When I heard you talking about childhood trauma, bells went off in my mind. Imagine going into a doctor’s office with your child barely able to raise her head and having her be asked about her childhood. Will that elucidate the underlying cause or lead to a cure? Probably not. Put the psychological research in the context of the overall disease and be careful how you say it, because you could set back progress.

Quality of Life Subcommittee report

Ms. Artman

• We were pleased that CMS could come. Dr. Schafer said that any questions that CFSAC members have on CMS can be emailed to Dr. Parekh or me, and we will forward them to her for a solid answer.
• CFSAC can do nothing to expedite FDA’s drug approval process. FDA has a fast-track program and drug companies are welcome to apply for it. Drugs for diseases that are rare—like CFS—can be fast tracked, but it’s up to the drug company that is producing that drug to apply for that fast track program. Our hearts go out to you in all of your suffering, but CFSAC has no power to do anything for you.

Items for Future CFSAC Meetings

• The patients’ bill of rights and how that applies to CFS patients.
• ADA compliance issues in relation to pediatrics, specifically children who are not able to go to school or are in college and need dorm rooms on first floor and who are having issues with their needs being met.
• Conducting a quality of life survey using Dr. Jason as a source to feed us some of the surveys that have already been done.

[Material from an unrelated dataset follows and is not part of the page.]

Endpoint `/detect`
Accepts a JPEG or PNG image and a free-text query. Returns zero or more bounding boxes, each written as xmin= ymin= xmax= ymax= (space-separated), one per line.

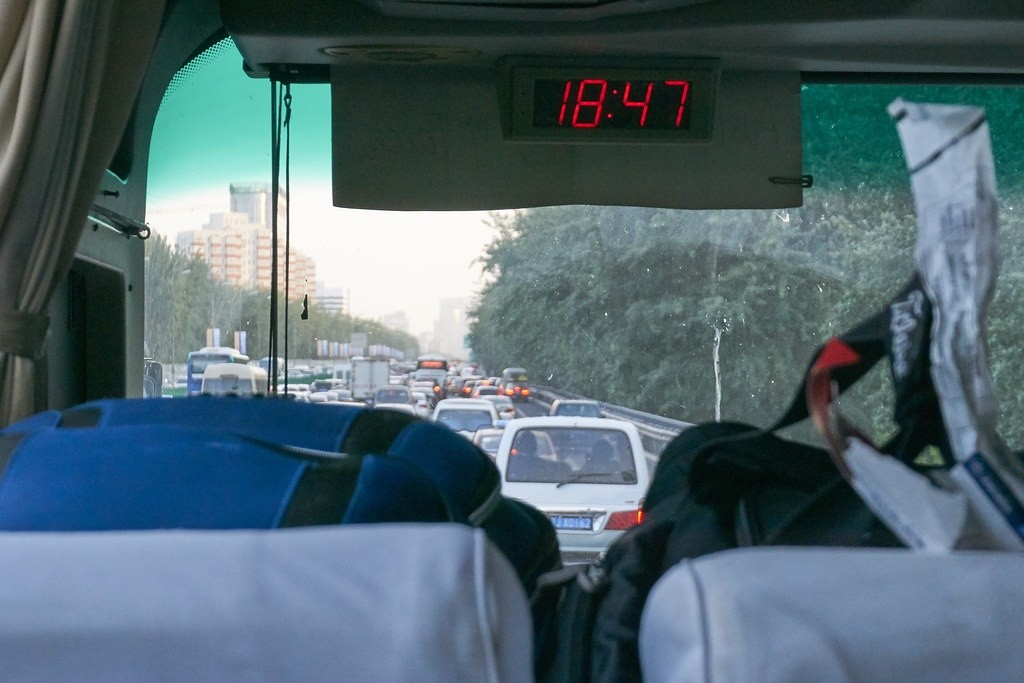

The most important thing that we can do as a quality of life subcommittee is support evidence-based research so that tests can be completed and drugs can be approved. Evidence-based research is the most important thing for a patient’s quality of life. Once there’s a biomarker that can be tested for, it will give us a peace of mind that cannot be explained. We’ll be able to point to something and say, “This is my illness.” That’s what gets us clinical trials, drugs, and eventually, effective treatment.

Adjournment

Dr. Oleske thanked those who attended the meeting, especially CFS patients and their families, and agency members who spent extra time assisting the committee. He said that CFSAC will work until the May meeting to accomplish some of the goals that members set out, especially the task force recommendation. Dr. Parekh thanked CFSAC members and members of the public. Dr. Oleske adjourned the meeting.